Repeat precisely, and only, the lines between the line containing "How large a" and the end of the listing below, both ends included.

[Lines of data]
---*---
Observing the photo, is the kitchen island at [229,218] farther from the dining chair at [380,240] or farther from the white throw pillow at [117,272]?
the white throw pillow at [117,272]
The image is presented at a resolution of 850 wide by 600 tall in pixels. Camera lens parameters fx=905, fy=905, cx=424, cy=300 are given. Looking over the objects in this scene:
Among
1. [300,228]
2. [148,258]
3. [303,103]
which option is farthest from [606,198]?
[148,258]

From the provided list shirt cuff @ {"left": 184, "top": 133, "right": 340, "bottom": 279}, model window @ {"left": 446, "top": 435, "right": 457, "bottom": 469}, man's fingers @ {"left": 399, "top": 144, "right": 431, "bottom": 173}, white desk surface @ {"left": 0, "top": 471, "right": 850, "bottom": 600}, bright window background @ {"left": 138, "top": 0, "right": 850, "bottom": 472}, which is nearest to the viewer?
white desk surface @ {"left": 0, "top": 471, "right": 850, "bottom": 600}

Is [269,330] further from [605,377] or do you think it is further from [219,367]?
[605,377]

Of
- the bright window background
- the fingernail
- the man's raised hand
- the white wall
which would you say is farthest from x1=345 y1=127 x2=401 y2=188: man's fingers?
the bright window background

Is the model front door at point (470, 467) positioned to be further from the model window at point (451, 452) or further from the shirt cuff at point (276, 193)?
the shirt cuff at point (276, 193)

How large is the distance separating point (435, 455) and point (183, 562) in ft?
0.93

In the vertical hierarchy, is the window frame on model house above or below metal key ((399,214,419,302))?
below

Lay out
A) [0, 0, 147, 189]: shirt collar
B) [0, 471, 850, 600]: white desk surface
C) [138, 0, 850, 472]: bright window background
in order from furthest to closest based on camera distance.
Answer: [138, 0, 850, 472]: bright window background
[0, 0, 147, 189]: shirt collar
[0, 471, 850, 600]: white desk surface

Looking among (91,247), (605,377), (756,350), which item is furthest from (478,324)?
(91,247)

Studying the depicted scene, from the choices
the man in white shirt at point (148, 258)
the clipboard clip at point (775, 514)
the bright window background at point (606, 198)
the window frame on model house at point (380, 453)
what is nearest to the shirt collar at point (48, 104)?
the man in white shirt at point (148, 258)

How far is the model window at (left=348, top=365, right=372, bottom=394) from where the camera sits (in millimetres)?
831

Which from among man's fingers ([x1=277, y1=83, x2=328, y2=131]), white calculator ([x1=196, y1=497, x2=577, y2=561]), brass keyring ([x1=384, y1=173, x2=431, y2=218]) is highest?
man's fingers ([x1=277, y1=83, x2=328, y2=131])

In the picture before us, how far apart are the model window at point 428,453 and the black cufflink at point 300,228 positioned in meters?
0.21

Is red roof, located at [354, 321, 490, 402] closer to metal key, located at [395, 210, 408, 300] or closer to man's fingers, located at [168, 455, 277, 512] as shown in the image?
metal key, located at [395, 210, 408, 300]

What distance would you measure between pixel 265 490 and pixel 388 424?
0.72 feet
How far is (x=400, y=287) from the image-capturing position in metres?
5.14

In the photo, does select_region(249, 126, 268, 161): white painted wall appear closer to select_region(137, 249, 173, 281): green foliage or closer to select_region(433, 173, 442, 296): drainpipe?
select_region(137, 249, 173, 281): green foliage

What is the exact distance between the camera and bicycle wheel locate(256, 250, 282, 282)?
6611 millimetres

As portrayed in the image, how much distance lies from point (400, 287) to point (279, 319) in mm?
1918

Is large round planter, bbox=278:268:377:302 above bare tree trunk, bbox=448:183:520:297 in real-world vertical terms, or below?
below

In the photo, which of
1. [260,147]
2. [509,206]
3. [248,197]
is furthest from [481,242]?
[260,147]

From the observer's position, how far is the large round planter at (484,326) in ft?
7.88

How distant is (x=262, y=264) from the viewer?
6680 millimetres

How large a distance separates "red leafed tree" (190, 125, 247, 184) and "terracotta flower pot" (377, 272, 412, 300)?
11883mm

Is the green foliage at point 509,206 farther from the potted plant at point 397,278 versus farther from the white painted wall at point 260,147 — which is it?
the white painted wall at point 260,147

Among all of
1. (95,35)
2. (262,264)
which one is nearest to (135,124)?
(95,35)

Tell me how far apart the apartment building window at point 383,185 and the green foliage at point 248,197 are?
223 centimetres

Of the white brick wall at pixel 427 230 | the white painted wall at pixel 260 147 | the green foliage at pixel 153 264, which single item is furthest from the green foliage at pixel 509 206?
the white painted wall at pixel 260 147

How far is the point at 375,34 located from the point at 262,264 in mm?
---*---
CORRECT OUTPUT:
How large a distance separates "red leafed tree" (190, 125, 247, 184) and "terracotta flower pot" (377, 272, 412, 300)?
11883mm

Is the green foliage at point 509,206 farther from the potted plant at point 397,278 versus farther from the white painted wall at point 260,147 — which is it?
the white painted wall at point 260,147

Among all of
1. (95,35)
2. (262,264)
which one is nearest to (135,124)?
(95,35)

Tell me how far apart the apartment building window at point 383,185 and the green foliage at point 248,197 are?
223 centimetres

Of the white brick wall at pixel 427 230 | the white painted wall at pixel 260 147 | the green foliage at pixel 153 264, which single item is furthest from the green foliage at pixel 509 206?
the white painted wall at pixel 260 147

How far is the point at 375,34 located from the point at 262,264 in mm?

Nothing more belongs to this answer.